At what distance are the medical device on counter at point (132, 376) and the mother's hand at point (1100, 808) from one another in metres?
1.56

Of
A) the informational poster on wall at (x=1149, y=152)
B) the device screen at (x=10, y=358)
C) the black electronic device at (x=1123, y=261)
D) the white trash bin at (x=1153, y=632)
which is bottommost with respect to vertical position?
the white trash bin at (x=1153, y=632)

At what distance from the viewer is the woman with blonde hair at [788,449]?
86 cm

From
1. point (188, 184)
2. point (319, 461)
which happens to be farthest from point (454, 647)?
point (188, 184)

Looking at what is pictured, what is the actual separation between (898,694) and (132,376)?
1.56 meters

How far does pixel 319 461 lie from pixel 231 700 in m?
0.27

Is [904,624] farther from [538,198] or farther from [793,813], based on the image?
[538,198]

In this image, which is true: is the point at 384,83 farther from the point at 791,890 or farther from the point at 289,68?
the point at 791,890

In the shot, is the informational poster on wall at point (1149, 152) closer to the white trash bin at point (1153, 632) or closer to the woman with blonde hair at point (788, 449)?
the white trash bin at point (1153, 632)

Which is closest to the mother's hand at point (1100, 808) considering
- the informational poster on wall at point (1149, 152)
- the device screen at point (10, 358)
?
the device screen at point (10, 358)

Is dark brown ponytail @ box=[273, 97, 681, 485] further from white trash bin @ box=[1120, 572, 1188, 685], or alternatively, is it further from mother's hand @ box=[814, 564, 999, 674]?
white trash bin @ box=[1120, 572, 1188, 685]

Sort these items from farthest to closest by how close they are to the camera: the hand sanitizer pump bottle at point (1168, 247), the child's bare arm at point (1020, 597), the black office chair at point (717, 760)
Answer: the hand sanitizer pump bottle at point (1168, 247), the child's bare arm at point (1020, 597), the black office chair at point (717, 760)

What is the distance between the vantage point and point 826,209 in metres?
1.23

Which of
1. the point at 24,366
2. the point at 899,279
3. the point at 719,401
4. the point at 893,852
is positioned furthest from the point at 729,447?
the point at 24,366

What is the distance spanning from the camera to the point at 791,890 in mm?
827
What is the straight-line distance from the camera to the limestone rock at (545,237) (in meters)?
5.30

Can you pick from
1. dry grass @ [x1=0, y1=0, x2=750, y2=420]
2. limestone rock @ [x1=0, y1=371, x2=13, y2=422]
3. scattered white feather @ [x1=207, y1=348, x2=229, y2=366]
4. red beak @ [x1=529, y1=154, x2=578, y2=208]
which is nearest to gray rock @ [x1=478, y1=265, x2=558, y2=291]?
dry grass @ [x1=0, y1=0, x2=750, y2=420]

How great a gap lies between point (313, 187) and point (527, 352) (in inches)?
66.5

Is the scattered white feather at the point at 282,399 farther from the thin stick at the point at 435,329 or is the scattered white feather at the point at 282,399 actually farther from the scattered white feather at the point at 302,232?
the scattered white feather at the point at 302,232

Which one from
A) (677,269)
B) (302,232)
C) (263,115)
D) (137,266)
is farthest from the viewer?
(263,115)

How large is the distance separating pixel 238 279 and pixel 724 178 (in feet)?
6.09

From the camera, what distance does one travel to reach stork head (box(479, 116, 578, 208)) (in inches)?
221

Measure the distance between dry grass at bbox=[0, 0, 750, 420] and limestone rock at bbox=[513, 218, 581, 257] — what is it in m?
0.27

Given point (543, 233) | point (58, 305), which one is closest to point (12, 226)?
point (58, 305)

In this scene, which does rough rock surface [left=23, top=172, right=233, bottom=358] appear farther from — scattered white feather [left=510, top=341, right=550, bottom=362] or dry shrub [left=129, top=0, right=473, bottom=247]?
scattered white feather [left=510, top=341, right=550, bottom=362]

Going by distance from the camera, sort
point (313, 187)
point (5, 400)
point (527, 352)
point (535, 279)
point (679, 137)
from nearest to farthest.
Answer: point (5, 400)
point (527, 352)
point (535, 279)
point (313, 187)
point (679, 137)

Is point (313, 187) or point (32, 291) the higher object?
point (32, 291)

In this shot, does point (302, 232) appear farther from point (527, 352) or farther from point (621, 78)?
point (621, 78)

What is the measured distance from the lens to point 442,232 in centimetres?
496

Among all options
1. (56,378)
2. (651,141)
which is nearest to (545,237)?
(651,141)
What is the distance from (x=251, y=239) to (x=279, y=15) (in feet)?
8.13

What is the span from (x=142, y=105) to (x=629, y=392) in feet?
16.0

+ + + +

Written request: Extract, verbatim, the lines from the one containing "How great a" through the last line of the listing above.

Complete output:
How great a gap lies between point (313, 187) and point (527, 352) (in inches)?
66.5

Is the scattered white feather at the point at 282,399 farther from the thin stick at the point at 435,329 or is the scattered white feather at the point at 282,399 actually farther from the scattered white feather at the point at 302,232?
the scattered white feather at the point at 302,232

Which one from
A) (677,269)
B) (302,232)
C) (263,115)
D) (137,266)
is farthest from the viewer?
(263,115)

How large is the distance separating pixel 238 279 and pixel 724 178 (in feet)?
6.09

From the camera, what distance does one travel to reach stork head (box(479, 116, 578, 208)) (in inches)?
221

Measure the distance between dry grass at bbox=[0, 0, 750, 420] and limestone rock at bbox=[513, 218, 581, 257] — what is it in m?
0.27

Given point (543, 233) | point (58, 305), which one is closest to point (12, 226)?
point (58, 305)

In this scene, which does rough rock surface [left=23, top=172, right=233, bottom=358] appear farther from — scattered white feather [left=510, top=341, right=550, bottom=362] or dry shrub [left=129, top=0, right=473, bottom=247]?
scattered white feather [left=510, top=341, right=550, bottom=362]

Going by distance from the camera, sort
point (313, 187)
point (5, 400)
point (527, 352)
point (535, 279)
point (679, 137)
from nearest to farthest.
Answer: point (5, 400)
point (527, 352)
point (535, 279)
point (313, 187)
point (679, 137)

Is point (313, 187) or point (32, 291) the higher object?
point (32, 291)

In this shot, does point (302, 232) appear farther from point (527, 352) or farther from point (621, 78)?
point (621, 78)

What is the measured distance from the lens to point 442,232 in centimetres?
496

Among all options
1. (56,378)
2. (651,141)
which is nearest to (545,237)?
(651,141)
What is the distance from (x=251, y=239) to (x=279, y=15) (in feet)?
8.13

What is the span from (x=142, y=105) to (x=629, y=392) in feet?
16.0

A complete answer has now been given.